Часть 46 из 50 В начало
Для доступа к библиотеке пройдите авторизацию
Ну да, они за свою глупость и самонадеянность расплатись. Сполна…
* * *
Лесная поляна. Сидят бойцы, еловые лапы под себя подстелили, чуть в стороне костёр горит, под ним толстая каменная подушка, чтобы трава не выгорела, над костром высокий навес сооружён с листвой – дым рассеивать.
– Копать землянки будем там, – показал Партизан. – Вынутый грунт выбрасывать в ручей малыми порциями, чтобы течение уносило. Крыша – два наката, сверху земля и дёрн с кустами, деревцами и пнями. На полу настил на случай, если вода просочится, в углу яма под туалет. Запасной лаз – метров сорок, чтобы по нему на четвереньках можно было выбраться. Деревья рубить и таскать с восточного склона из разных мест, убирая за собой под метёлку.
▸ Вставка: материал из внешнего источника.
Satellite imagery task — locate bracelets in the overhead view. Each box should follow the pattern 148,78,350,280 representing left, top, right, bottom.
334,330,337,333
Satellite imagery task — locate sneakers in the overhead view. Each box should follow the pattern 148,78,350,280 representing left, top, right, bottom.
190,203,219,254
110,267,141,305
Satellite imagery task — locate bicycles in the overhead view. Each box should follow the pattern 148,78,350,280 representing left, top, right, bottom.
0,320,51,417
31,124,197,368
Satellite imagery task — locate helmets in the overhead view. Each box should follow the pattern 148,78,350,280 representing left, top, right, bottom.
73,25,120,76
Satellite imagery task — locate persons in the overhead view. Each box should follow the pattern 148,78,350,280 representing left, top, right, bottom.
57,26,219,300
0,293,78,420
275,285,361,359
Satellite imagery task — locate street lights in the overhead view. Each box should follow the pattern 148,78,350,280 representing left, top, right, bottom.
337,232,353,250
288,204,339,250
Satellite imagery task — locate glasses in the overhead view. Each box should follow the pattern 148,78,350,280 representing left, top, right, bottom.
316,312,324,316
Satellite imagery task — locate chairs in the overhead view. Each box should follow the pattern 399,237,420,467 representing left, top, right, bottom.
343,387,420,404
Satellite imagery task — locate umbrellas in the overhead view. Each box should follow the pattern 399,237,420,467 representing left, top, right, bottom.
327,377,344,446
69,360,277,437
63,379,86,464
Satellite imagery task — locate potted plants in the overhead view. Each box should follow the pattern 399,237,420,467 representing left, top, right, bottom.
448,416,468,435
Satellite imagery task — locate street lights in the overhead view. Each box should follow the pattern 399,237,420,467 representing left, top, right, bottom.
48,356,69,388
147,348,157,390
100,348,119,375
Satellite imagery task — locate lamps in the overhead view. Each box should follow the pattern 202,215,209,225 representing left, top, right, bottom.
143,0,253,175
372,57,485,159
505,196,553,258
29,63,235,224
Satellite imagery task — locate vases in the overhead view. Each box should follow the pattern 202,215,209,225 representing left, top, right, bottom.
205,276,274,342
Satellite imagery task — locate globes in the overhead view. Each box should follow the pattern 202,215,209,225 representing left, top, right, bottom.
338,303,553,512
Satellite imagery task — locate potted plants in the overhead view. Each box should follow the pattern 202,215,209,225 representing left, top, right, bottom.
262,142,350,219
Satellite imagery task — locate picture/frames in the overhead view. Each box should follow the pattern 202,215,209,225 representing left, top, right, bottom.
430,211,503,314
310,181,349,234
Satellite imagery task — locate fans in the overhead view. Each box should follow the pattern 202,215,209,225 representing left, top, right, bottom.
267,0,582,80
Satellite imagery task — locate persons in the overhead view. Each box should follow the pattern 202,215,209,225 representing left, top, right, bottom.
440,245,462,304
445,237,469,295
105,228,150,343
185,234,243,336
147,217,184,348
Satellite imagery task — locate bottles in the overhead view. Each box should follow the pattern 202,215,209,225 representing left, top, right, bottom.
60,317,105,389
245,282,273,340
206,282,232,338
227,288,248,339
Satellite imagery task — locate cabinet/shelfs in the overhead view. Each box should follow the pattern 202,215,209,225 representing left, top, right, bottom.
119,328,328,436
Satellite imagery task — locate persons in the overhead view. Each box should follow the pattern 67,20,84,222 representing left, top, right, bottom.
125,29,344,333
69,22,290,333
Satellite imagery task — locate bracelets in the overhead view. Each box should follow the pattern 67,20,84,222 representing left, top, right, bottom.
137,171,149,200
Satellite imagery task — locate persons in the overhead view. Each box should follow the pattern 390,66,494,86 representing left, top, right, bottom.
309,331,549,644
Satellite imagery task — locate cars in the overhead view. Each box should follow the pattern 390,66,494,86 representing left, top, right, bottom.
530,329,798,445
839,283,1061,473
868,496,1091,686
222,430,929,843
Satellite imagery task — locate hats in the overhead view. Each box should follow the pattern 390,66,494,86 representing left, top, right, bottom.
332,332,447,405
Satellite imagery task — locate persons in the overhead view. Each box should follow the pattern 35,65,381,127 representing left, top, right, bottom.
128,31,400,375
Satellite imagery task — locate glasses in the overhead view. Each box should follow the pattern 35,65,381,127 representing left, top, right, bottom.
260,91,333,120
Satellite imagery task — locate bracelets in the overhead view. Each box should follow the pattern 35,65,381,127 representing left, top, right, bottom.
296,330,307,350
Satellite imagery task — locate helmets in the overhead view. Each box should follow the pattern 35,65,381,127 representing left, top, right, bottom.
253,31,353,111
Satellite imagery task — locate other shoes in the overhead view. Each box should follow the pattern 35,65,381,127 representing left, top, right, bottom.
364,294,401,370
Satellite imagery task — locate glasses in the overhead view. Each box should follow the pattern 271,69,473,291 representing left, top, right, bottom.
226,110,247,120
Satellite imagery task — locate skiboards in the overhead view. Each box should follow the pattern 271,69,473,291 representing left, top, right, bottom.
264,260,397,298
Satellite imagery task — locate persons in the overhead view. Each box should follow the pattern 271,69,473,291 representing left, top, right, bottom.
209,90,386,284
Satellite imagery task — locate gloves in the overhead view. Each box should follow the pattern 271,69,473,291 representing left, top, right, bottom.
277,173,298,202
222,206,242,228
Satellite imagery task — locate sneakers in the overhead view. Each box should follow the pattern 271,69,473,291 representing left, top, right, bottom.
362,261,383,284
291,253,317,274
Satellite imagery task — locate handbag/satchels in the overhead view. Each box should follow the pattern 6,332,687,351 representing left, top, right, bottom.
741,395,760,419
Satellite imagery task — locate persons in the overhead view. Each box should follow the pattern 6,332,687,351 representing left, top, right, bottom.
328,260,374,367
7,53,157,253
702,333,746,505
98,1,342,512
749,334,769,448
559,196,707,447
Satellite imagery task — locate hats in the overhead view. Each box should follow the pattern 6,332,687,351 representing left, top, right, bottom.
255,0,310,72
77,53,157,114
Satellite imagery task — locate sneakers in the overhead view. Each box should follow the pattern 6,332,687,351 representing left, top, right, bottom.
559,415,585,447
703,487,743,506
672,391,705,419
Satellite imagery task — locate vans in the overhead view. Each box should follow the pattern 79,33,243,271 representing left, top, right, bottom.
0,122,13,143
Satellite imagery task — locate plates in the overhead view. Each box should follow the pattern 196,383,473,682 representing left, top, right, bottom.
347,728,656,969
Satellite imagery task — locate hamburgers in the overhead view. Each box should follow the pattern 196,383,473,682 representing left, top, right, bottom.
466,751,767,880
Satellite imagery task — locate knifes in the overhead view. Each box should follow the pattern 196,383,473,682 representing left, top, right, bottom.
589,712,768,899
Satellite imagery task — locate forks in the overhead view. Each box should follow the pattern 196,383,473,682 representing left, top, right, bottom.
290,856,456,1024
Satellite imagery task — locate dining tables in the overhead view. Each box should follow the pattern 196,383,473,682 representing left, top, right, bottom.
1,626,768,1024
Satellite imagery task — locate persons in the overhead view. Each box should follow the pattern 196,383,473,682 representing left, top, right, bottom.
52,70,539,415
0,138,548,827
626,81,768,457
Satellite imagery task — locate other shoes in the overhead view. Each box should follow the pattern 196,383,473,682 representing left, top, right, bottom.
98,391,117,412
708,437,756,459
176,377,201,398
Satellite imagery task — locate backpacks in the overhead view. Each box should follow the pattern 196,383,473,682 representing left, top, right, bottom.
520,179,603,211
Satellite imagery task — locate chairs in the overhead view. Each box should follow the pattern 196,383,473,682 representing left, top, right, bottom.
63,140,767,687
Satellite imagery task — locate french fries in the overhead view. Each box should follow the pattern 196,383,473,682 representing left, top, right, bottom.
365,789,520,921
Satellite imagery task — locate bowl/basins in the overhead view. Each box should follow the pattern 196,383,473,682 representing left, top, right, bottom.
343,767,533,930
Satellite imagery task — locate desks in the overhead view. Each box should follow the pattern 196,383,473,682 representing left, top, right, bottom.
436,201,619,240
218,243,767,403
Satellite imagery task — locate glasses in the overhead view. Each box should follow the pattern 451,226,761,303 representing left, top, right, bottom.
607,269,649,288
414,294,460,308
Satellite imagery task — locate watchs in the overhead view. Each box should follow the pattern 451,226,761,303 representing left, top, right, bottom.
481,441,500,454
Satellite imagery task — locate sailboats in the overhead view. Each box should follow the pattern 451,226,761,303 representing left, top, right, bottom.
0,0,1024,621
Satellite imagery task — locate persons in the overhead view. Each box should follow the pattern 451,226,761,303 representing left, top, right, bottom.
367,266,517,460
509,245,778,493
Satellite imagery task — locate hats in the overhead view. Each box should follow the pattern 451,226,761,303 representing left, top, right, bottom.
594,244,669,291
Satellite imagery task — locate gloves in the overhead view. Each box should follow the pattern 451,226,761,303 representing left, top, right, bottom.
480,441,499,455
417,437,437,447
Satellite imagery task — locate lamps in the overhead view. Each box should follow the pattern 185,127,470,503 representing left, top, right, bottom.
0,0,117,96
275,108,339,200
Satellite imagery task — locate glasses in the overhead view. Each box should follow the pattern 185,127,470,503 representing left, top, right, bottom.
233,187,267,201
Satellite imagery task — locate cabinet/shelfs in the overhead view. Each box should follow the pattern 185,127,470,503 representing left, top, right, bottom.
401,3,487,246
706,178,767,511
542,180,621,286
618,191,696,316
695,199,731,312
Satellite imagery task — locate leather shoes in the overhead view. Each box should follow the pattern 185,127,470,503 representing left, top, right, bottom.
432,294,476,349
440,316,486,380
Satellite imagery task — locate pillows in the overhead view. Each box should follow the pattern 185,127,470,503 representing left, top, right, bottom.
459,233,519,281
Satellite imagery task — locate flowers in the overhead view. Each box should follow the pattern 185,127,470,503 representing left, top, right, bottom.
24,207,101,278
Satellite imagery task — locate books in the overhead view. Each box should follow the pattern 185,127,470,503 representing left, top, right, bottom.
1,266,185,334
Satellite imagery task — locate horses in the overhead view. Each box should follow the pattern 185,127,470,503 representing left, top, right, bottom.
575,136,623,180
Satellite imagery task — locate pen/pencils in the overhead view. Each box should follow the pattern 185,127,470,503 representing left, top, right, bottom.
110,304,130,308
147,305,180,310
– Это же четыре километра, да по болоту, а здесь сушины на каждом шагу.
– Значит, четыре. Кому кажется, что это далеко, за десять вёрст отправится лес валить. Если здесь рубить начнём, то нас быстро по сучкам и щепкам вычислят. Здесь всё должно оставаться как было: травинку не потревожить, ветку не согнуть, что выкопали, то обратно посадить и поливать, чтобы не завяло. Брёвна и дрова носить каждый раз по новому пути, чтобы тропу не набить. Всё ясно?
– А готовка?
– На болоте, на острове. Оттуда в котелках таскать. Если тревога – сухпай в землянках жрать, не высовываясь.
– А…
– Естественные надобности справлять в реку, на перекате, где течение. Там рыбки быстро всё подберут. Замечу, что кто-то к берёзке пристроился, – «шланг» ему с корнем вырву. По боевому распорядку разговор особый.
– Зачем всё это, кто нас тут найдёт, в этих болотах?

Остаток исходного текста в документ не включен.